To achieve SRI-4 response, an individual with lupus must have at least a four-point improvement on the Systemic Lupus Erythematosus Disease Activity Index 2000 (SLEDAI-2K) score, less than 10% increase in Physician's Global Assessment of disease activity and no worsening of moderate/severe organ disease on the BILAG disease activity index.
Major secondary endpoints included change from baseline in SLEDAI-2K score, change from baseline in PGA of disease activity, and proportion of patients with BILAG-based Combined Lupus Assessment (BICLA) response, all at week 24.

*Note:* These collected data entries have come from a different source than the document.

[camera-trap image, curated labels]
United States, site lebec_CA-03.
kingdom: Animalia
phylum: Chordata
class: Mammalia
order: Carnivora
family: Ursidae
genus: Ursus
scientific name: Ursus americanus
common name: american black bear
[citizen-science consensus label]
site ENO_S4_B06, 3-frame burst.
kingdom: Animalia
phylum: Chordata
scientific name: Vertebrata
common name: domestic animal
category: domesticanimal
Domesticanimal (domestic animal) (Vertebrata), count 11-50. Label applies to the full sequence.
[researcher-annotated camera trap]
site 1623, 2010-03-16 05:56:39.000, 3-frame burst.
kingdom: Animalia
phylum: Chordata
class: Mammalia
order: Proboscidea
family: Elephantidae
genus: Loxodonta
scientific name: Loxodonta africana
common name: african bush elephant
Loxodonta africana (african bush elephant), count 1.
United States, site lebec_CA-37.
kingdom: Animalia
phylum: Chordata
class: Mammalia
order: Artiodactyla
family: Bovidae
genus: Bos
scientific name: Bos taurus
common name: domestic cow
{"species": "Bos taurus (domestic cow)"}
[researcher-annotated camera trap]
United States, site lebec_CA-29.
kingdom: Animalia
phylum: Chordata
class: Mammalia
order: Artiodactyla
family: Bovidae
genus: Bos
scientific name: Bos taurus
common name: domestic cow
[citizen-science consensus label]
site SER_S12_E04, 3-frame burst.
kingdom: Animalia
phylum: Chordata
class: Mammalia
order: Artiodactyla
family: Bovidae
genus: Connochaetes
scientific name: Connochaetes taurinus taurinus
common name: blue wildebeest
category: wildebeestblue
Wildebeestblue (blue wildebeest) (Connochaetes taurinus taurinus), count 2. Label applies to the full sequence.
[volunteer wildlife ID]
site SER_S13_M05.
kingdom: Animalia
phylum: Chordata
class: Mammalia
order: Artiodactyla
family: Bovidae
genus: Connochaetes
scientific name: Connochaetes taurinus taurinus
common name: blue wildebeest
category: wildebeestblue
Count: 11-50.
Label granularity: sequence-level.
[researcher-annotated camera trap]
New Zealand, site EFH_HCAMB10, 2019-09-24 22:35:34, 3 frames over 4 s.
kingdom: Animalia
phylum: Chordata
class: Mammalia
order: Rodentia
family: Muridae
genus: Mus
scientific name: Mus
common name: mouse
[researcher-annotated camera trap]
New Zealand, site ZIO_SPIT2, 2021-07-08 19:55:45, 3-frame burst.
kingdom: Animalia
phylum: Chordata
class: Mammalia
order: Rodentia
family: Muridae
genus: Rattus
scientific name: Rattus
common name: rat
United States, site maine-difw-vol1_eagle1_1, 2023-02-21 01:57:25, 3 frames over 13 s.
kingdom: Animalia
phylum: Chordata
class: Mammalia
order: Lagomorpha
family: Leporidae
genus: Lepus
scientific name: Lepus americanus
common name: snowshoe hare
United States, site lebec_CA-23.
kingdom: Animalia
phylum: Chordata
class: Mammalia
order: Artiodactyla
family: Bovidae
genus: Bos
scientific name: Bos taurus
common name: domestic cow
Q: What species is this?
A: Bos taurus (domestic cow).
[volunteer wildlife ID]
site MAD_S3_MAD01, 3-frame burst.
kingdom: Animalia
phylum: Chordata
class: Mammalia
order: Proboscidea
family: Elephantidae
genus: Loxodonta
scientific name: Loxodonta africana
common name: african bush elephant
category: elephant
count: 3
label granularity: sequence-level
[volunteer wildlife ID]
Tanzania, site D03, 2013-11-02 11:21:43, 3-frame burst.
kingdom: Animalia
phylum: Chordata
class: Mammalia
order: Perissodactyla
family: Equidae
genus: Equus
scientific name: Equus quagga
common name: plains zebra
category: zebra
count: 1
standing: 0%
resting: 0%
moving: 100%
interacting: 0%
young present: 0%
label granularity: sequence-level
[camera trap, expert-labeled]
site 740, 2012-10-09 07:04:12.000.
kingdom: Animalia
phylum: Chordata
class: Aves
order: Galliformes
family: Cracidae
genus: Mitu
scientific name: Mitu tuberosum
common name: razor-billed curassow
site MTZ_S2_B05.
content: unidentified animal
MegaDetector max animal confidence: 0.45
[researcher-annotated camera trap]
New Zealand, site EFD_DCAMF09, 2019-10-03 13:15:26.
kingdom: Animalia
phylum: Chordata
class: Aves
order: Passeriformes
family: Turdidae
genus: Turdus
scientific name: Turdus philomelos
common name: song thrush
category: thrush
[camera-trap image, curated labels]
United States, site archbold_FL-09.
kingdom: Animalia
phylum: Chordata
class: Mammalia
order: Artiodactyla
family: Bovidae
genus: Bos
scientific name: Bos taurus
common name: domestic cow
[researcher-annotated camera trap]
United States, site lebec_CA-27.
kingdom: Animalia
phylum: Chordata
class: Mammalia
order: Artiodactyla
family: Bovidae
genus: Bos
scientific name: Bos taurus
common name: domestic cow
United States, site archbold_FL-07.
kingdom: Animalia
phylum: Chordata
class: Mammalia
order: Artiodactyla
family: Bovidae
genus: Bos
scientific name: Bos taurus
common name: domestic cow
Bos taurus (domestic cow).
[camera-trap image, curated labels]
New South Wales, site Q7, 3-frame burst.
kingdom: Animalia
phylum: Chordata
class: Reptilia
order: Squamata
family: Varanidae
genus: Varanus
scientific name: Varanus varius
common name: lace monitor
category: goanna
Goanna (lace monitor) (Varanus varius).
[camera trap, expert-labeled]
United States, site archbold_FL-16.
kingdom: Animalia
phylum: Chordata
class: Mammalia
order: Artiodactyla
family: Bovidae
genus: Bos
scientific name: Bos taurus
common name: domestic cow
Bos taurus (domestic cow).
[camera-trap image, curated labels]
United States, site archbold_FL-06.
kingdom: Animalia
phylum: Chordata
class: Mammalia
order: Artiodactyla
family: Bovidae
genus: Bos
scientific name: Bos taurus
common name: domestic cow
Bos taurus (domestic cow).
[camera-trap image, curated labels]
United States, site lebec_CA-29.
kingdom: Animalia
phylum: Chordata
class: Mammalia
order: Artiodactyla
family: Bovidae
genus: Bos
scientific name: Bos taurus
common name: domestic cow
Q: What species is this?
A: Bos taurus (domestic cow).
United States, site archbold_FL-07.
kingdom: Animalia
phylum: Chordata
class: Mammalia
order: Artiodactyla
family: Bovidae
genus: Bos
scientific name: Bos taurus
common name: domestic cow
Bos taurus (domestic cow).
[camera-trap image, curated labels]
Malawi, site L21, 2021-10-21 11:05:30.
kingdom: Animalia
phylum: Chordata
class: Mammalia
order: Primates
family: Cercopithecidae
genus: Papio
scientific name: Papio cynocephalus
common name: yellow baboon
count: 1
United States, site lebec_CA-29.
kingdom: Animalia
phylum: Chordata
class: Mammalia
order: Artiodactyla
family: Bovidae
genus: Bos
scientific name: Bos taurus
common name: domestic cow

Joint and cutaneous disease activity were also assessed with joint counts and Cutaneous Lupus Erythematosus Disease Area and Severity Index (CLASI), respectively.
Ustekinumab response rates were sustained through one year in organ-specific disease measures (≥50% improvement in active joint counts: week 24: 87% vs week 48: 87%; ≥50% improvement in CLASI activity score: week 24: 53% vs week 48: 69%).
Endpoint analyses included all patients who received at least one dose of study agent, had at least one measurement prior to administration, and had at least one post-baseline measurement.
Patients with missing data and treatment failures were imputed as non-responders. Long-term safety and efficacy data are currently being collected through 104 weeks.